*** Opening TEXT SECTION ***

The Bedford Glossary of Critical and Literary Terms - Ross Murfin 2018
Marxist criticism
Marxist criticism: A type of literary criticism in which literary works are viewed as the product of work and whose practitioners emphasize the role of class and ideology in reflecting, propagating, and even challenging the prevailing social order. In light of the rapid reform of Soviet-style communism in the former USSR and throughout Eastern Europe, one might suppose that Marxist literary criticism would have become an anachronism. In fact, however, Marxist criticism has persisted. It is, after all, a phenomenon distinct from Soviet and Eastern European communism, having originated nearly eighty years before the Bolshevik revolution. Furthermore, since the 1940s, the approach has thrived mainly in the West — not as a form of communist propaganda but rather as a form of critique, a discourse for interrogating all societies and their texts.
Rather than viewing texts as repositories for hidden meanings, Marxist critics view them as material products to be understood in broadly historical terms. In short, literary works are seen as products of work (and hence of the realm of production and consumption we call economics). For instance, in Criticism and Ideology (1978), British Marxist critic Terry Eagleton outlined the complex relationship between the soaring cost of books in the nineteenth century, the growth of lending libraries, the practice of publishing “three-decker” novels, and the changing content of those novels. Other Marxist critics have examined the way in which literary works do identifiable work of their own — work that usually enforces and reinforces the prevailing ideology, the network of conventions, values, and opinions to which the majority of people uncritically subscribe.
Marxism began with Karl Marx, the nineteenth-century German philosopher best known for Das Kapital (Capital) (1867), the seminal work of the communist movement. Marx was also the first Marxist literary critic, writing critical essays in the 1830s on writers such as Johann Wolfgang von Goethe and William Shakespeare (whose tragic vision of Elizabethan disintegration he praised). Even after Marx met fellow German philosopher Friedrich Engels in 1843 and began collaborating on overtly political works such as The German Ideology (1846) and The Communist Manifesto (1848), he maintained a keen interest in literature. He and Engels argued about the poetry of Heinrich Heine, admired Hermann Freiligrath (a poet critical of the German aristocracy), and faulted playwright Ferdinand Lassalle for writing about a reactionary knight in the Peasants’ War rather than about more progressive aspects of German history.

*** Closing TEXT SECTION ***
*** Opening RAW DATA ***

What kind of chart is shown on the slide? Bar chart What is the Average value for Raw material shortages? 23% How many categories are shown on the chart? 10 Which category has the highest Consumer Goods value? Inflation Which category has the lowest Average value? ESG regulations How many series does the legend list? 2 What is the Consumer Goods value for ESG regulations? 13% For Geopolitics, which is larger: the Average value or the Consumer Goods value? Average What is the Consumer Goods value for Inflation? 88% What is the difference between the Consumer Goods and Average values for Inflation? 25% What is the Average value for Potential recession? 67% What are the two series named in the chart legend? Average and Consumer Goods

*** Closing RAW DATA ***

**EXERCISE SET:**
a) List every writer whom the Marxist criticism text says Marx, alone or with Engels, wrote about, argued about, admired or faulted.
b) Rewrite the passage of the Marxist criticism text between "Rather than viewing" and "people uncritically subscribe.", inclusive, with "lending libraries" changed to "circulating libraries".
c) According to the Marxist criticism text, in what year did Marx meet Friedrich Engels?

**EXERCISE RESPONSES:**
a) Johann Wolfgang von Goethe, William Shakespeare, Heinrich Heine, Hermann Freiligrath, Ferdinand Lassalle

b)
Rather than viewing texts as repositories for hidden meanings, Marxist critics view them as material products to be understood in broadly historical terms. In short, literary works are seen as products of work (and hence of the realm of production and consumption we call economics). For instance, in Criticism and Ideology (1978), British Marxist critic Terry Eagleton outlined the complex relationship between the soaring cost of books in the nineteenth century, the growth of circulating libraries, the practice of publishing “three-decker” novels, and the changing content of those novels. Other Marxist critics have examined the way in which literary works do identifiable work of their own — work that usually enforces and reinforces the prevailing ideology, the network of conventions, values, and opinions to which the majority of people uncritically subscribe.

c) 1843